Sin thrust his hands into his jeans pockets, and we both looked at Cash. Of the three of us, Cash was the diplomatic one.

“I’m Cash Graves. This is Tate Sinclair and Kale Conway. We have an appointment with Emmie and her PR group.”

The guard eyed the three of us up and down for a long minute before consulting the clipboard in front of him. It couldn’t have been the way we looked that made him question who we were. People came and went from her floors dressed in both designer clothes and raggedy jeans and T-shirts, and it was usually the ones who looked more like hobos who were multimillion dollar millionaires. I figured this guy was just being a prick and playing with us as he took his sweet-ass time giving us the go-ahead.

“Yeah, sure. Go on in,” the guard finally growled.

Cash gave him a tight smile and grabbed Sin by the arm, pushing him in front of him before the smartass could say anything.

Nodding at the guard, I followed my bandmates as Cash opened the glass door to Emmie’s public relations floor. As soon as we stepped through, it seemed like complete chaos had descended on the place.

“Why are we doing this again?” I heard Gray grumbling seconds before I spotted him standing by a table at the back of the first room we had just entered. The table was loaded down with breakfast pastries and coffee, neither of which he was touching.

Jace lifted a mug of coffee, taking a sip without bothering to answer.

Tainted Knights’ frontrunner ignoring the guitarist wasn’t something new to any of us. Jace and Gray barely tolerated each other for two reasons and two reasons only.
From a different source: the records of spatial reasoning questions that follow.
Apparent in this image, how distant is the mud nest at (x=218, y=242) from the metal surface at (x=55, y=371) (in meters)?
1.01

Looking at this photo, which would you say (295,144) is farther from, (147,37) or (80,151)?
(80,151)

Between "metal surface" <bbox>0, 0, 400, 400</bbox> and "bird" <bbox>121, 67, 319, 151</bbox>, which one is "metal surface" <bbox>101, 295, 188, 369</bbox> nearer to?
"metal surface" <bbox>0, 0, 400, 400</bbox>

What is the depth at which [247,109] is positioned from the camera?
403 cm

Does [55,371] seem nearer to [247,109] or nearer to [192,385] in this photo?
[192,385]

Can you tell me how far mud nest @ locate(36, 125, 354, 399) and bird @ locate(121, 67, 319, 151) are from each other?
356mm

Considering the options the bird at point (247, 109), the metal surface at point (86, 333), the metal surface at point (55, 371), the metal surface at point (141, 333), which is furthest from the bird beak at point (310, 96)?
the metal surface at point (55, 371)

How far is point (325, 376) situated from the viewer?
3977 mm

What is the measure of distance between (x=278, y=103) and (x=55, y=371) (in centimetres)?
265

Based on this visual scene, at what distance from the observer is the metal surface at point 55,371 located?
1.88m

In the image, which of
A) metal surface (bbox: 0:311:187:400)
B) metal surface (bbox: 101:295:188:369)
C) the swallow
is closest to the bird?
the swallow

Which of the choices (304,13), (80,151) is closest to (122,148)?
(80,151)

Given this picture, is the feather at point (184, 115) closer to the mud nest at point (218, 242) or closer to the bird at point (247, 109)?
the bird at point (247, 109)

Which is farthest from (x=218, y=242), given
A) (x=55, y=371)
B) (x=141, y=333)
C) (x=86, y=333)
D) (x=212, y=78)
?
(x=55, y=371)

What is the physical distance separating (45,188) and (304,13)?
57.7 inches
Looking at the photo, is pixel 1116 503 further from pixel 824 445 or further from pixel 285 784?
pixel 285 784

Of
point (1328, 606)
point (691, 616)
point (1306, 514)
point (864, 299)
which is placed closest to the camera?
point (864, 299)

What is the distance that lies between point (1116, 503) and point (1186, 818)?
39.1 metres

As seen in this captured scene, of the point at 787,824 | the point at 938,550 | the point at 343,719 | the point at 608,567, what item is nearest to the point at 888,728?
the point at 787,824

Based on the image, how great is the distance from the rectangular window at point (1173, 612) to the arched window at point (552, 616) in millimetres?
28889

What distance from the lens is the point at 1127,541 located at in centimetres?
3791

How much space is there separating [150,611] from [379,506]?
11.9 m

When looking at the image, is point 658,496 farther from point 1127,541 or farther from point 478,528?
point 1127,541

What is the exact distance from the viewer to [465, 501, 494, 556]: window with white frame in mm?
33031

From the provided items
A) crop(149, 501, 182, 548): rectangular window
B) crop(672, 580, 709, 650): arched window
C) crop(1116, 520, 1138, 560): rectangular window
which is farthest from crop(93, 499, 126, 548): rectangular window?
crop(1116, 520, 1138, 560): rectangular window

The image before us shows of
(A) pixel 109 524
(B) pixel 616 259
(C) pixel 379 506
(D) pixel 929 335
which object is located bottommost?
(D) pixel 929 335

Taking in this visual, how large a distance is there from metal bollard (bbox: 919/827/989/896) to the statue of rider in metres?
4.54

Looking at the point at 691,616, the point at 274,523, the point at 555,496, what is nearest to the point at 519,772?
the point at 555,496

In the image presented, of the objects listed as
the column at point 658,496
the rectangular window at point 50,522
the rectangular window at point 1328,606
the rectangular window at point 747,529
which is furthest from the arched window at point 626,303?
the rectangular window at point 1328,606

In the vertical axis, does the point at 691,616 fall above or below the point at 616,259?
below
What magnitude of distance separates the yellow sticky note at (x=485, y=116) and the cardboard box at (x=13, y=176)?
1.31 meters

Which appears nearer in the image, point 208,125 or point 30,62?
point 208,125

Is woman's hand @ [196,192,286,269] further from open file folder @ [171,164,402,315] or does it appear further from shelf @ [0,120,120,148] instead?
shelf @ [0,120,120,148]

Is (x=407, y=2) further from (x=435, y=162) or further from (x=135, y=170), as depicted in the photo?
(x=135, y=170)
For the good of the band, and to keep Jace’s sister Kassa happy. It was enough, I reasoned, considering those two were the reason we had gotten so far so quickly with Tainted Knights.

It was Kassa who answered for her brother. “Because Emmie said you have to,” she told him with a pat on the arm.

Gray’s entire body seemed to tense at her touch, confusing not only me but Cash, who shot me questioning look. Something was definitely up with the muscle-headed guitarist.

“So, you’re gonna suck it up and do it.”